Dataset rows:
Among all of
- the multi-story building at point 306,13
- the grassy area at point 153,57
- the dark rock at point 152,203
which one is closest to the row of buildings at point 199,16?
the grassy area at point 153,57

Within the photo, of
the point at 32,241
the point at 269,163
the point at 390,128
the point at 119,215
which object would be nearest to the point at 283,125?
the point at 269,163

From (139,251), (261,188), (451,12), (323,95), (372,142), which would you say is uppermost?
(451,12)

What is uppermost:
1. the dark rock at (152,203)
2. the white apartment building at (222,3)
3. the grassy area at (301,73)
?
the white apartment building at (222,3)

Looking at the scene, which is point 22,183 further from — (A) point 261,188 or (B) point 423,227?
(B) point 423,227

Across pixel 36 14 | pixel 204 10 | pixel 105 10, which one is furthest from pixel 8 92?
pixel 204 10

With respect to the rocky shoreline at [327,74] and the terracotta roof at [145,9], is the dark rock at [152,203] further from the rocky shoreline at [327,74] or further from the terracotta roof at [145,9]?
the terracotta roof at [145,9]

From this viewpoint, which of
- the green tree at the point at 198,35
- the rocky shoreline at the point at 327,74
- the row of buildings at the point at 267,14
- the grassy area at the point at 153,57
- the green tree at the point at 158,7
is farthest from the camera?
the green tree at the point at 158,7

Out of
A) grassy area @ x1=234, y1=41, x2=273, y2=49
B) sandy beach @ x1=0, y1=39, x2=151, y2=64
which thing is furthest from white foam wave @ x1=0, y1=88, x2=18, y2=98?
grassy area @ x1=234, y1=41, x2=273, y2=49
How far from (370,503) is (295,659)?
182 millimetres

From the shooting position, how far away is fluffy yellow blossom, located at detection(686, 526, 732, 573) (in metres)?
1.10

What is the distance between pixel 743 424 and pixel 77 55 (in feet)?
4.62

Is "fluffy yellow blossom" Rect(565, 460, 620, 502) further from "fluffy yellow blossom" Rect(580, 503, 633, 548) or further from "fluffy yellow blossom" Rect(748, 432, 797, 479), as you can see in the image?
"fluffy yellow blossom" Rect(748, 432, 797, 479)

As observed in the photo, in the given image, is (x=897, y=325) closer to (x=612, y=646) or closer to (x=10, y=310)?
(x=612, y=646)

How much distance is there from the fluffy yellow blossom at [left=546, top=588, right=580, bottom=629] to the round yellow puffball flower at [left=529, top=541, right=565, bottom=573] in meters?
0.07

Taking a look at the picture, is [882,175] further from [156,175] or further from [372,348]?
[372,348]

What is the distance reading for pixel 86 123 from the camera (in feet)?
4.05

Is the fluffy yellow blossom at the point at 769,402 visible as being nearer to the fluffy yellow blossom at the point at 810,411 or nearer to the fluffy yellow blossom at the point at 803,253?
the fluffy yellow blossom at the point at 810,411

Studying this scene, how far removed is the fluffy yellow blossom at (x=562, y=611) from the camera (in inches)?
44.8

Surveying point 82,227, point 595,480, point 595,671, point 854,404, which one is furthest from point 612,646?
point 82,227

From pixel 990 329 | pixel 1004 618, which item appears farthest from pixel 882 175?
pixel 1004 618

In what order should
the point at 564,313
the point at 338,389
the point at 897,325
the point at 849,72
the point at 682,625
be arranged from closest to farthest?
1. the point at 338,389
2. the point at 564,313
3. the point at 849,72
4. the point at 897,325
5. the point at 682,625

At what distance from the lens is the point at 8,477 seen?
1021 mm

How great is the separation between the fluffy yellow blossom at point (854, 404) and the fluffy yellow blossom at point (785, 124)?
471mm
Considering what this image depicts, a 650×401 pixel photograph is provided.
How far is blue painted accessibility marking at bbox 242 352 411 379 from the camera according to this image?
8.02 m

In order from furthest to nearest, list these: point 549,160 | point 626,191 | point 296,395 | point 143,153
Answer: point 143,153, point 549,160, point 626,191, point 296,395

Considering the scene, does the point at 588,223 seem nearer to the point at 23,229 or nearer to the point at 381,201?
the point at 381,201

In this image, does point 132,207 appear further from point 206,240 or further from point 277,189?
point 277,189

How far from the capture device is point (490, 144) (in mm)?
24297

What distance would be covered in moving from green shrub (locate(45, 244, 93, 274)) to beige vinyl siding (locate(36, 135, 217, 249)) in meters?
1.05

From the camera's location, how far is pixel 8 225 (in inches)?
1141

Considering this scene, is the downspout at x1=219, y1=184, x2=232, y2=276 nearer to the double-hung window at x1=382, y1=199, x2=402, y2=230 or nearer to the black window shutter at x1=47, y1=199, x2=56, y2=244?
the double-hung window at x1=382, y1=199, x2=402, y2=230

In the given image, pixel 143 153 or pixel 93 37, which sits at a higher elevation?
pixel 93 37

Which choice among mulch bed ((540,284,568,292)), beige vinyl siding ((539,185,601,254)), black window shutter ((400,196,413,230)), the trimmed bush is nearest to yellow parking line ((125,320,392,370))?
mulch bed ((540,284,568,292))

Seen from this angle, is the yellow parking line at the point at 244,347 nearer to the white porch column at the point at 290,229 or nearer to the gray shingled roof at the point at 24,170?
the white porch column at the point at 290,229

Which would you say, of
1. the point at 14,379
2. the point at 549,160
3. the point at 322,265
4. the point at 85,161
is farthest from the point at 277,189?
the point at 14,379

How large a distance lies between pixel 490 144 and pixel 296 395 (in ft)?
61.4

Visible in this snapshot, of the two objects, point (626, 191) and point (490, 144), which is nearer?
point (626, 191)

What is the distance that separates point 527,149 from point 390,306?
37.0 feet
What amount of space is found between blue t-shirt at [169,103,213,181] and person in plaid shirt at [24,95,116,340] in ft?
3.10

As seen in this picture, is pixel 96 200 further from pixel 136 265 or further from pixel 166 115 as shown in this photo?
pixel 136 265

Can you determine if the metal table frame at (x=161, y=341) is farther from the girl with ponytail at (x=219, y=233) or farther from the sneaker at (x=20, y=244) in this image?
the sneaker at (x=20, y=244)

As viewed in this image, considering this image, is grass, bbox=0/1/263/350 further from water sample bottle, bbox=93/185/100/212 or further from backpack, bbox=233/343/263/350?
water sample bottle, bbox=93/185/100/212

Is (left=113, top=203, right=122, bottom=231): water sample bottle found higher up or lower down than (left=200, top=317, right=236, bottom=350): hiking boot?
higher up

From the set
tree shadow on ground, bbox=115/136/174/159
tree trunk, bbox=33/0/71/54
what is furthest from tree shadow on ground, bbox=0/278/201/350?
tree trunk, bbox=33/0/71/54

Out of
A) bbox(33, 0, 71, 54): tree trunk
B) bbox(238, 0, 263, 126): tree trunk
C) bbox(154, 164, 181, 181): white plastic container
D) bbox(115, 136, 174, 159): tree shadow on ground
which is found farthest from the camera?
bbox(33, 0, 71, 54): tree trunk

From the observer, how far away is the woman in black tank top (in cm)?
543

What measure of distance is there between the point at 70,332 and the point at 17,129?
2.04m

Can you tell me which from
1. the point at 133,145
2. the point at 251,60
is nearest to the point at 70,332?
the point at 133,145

Instructions for the task: Please rewrite all the records above with "multi-story building" swapped for "high-rise building" wherever it occurs. Keep everything else the same.

Exercise result:
Among all of
- the high-rise building at point 306,13
- the grassy area at point 153,57
- the dark rock at point 152,203
which one is closest to the row of buildings at point 199,16?
the grassy area at point 153,57

Within the photo, of
the point at 32,241
the point at 269,163
the point at 390,128
the point at 119,215
which object would be nearest to the point at 283,125?
the point at 269,163

From (139,251), (261,188), (451,12), (323,95), (372,142), which would you say is uppermost?
(451,12)

What is uppermost:
1. the dark rock at (152,203)
2. the white apartment building at (222,3)
3. the grassy area at (301,73)
?
the white apartment building at (222,3)

Looking at the scene, which is point 22,183 further from — (A) point 261,188 or (B) point 423,227?
(B) point 423,227

Across pixel 36 14 | pixel 204 10 | pixel 105 10, which one is furthest from pixel 8 92?
pixel 204 10

With respect to the rocky shoreline at [327,74] and the terracotta roof at [145,9], is the dark rock at [152,203] further from the rocky shoreline at [327,74] or further from the terracotta roof at [145,9]?
the terracotta roof at [145,9]

From this viewpoint, which of
- the green tree at the point at 198,35
- the rocky shoreline at the point at 327,74
- the row of buildings at the point at 267,14
- the grassy area at the point at 153,57
- the green tree at the point at 158,7
is farthest from the camera?
the green tree at the point at 158,7

Out of
A) grassy area @ x1=234, y1=41, x2=273, y2=49
B) sandy beach @ x1=0, y1=39, x2=151, y2=64
which thing is furthest from white foam wave @ x1=0, y1=88, x2=18, y2=98?
grassy area @ x1=234, y1=41, x2=273, y2=49
How far from (370,503) is (295,659)?
182 millimetres

From the shooting position, how far away is fluffy yellow blossom, located at detection(686, 526, 732, 573) (in metres)?
1.10

What is the distance between pixel 743 424 and pixel 77 55 (in feet)?
4.62

Is "fluffy yellow blossom" Rect(565, 460, 620, 502) further from "fluffy yellow blossom" Rect(580, 503, 633, 548) or further from "fluffy yellow blossom" Rect(748, 432, 797, 479), as you can see in the image?
"fluffy yellow blossom" Rect(748, 432, 797, 479)

As observed in the photo, in the given image, is (x=897, y=325) closer to (x=612, y=646) or closer to (x=10, y=310)?
(x=612, y=646)

How much distance is there from the fluffy yellow blossom at [left=546, top=588, right=580, bottom=629] to the round yellow puffball flower at [left=529, top=541, right=565, bottom=573] in meters?
0.07

Taking a look at the picture, is [882,175] further from [156,175] or further from [372,348]?
[372,348]

What is the distance reading for pixel 86 123 from the camera (in feet)?
4.05

Is the fluffy yellow blossom at the point at 769,402 visible as being nearer to the fluffy yellow blossom at the point at 810,411 or nearer to the fluffy yellow blossom at the point at 803,253?
the fluffy yellow blossom at the point at 810,411

Studying this scene, how far removed is the fluffy yellow blossom at (x=562, y=611) from the camera (in inches)?
44.8

Surveying point 82,227, point 595,480, point 595,671, point 854,404, which one is furthest from point 612,646?
point 82,227

From pixel 990 329 | pixel 1004 618, which item appears farthest from pixel 882 175?
pixel 1004 618

In what order should
the point at 564,313
the point at 338,389
the point at 897,325
the point at 849,72
the point at 682,625
be arranged from closest to farthest?
1. the point at 338,389
2. the point at 564,313
3. the point at 849,72
4. the point at 897,325
5. the point at 682,625

At what distance from the lens is the point at 8,477 seen?
1021 mm

How great is the separation between the fluffy yellow blossom at point (854, 404) and the fluffy yellow blossom at point (785, 124)?
471mm
Considering what this image depicts, a 650×401 pixel photograph is provided.
How far is blue painted accessibility marking at bbox 242 352 411 379 from the camera according to this image?
8.02 m

In order from furthest to nearest, list these: point 549,160 | point 626,191 | point 296,395 | point 143,153
Answer: point 143,153, point 549,160, point 626,191, point 296,395

Considering the scene, does the point at 588,223 seem nearer to the point at 23,229 or nearer to the point at 381,201?
the point at 381,201

In this image, does point 132,207 appear further from point 206,240 or further from point 277,189?
point 277,189

How far from the capture device is point (490, 144) (in mm)?
24297

What distance would be covered in moving from green shrub (locate(45, 244, 93, 274)) to beige vinyl siding (locate(36, 135, 217, 249)) in meters?
1.05

From the camera's location, how far is pixel 8 225 (in inches)?
1141

Considering this scene, is the downspout at x1=219, y1=184, x2=232, y2=276 nearer to the double-hung window at x1=382, y1=199, x2=402, y2=230 or nearer to the black window shutter at x1=47, y1=199, x2=56, y2=244?
the double-hung window at x1=382, y1=199, x2=402, y2=230

In the given image, pixel 143 153 or pixel 93 37, which sits at a higher elevation?
pixel 93 37

Which choice among mulch bed ((540,284,568,292)), beige vinyl siding ((539,185,601,254)), black window shutter ((400,196,413,230)), the trimmed bush is nearest to yellow parking line ((125,320,392,370))?
mulch bed ((540,284,568,292))

Seen from this angle, is the yellow parking line at the point at 244,347 nearer to the white porch column at the point at 290,229 or nearer to the gray shingled roof at the point at 24,170?
the white porch column at the point at 290,229

Which would you say, of
1. the point at 14,379
2. the point at 549,160
3. the point at 322,265
4. the point at 85,161
is farthest from the point at 277,189?
the point at 14,379

How large a distance lies between pixel 490 144 and pixel 296 395 (in ft)?
61.4

Visible in this snapshot, of the two objects, point (626, 191) and point (490, 144), which is nearer?
point (626, 191)

What is the distance that separates point 527,149 from point 390,306?
37.0 feet
What amount of space is found between blue t-shirt at [169,103,213,181] and person in plaid shirt at [24,95,116,340] in ft?
3.10

As seen in this picture, is pixel 96 200 further from pixel 136 265 or further from pixel 166 115 as shown in this photo?
pixel 136 265

Can you determine if the metal table frame at (x=161, y=341) is farther from the girl with ponytail at (x=219, y=233) or farther from the sneaker at (x=20, y=244) in this image?
the sneaker at (x=20, y=244)

As viewed in this image, considering this image, is grass, bbox=0/1/263/350 further from water sample bottle, bbox=93/185/100/212 or further from backpack, bbox=233/343/263/350?
water sample bottle, bbox=93/185/100/212

Is (left=113, top=203, right=122, bottom=231): water sample bottle found higher up or lower down than (left=200, top=317, right=236, bottom=350): hiking boot?
higher up

From the set
tree shadow on ground, bbox=115/136/174/159
tree trunk, bbox=33/0/71/54
what is furthest from tree shadow on ground, bbox=0/278/201/350?
tree trunk, bbox=33/0/71/54

Out of
A) bbox(33, 0, 71, 54): tree trunk
B) bbox(238, 0, 263, 126): tree trunk
C) bbox(154, 164, 181, 181): white plastic container
D) bbox(115, 136, 174, 159): tree shadow on ground
which is found farthest from the camera?
bbox(33, 0, 71, 54): tree trunk

From the observer, how far away is the woman in black tank top (in cm)?
543

What measure of distance is there between the point at 70,332 and the point at 17,129?
2.04m

Can you tell me which from
1. the point at 133,145
2. the point at 251,60
is nearest to the point at 70,332?
the point at 133,145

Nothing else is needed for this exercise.